Auction Catalogue

27 August 2020

Starting at 10:00 AM

.

British Tokens, Tickets and Passes

Live Online Auction

Download Images

Lot

№ 638

.

27 August 2020

Hammer Price:
£110

Gambling, COVENT GARDEN, [Henry] Jernegan’s Lottery, 1736, a silver medal by J.S. Tanner after H.F. Gravelot, Minerva standing between trophies and emblems, rev. Queen Caroline waters a grove of palm trees, 39mm, 20.50g (W 1714, this piece illustrated; MI II, 517/72; E 537).

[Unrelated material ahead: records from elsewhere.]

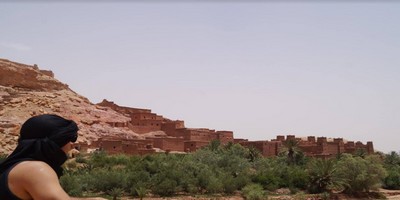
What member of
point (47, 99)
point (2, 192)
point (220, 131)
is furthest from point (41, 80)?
point (2, 192)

Excess of metal on reverse rim, otherwise very fine and toned £60-£80

This lot was sold as part of a special collection, Tickets and Passes of London from the David Young Collection.

View Tickets and Passes of London from the David Young Collection

View
Collection

Provenance: Tim Millett FPL 2002 (291); bt May 2002.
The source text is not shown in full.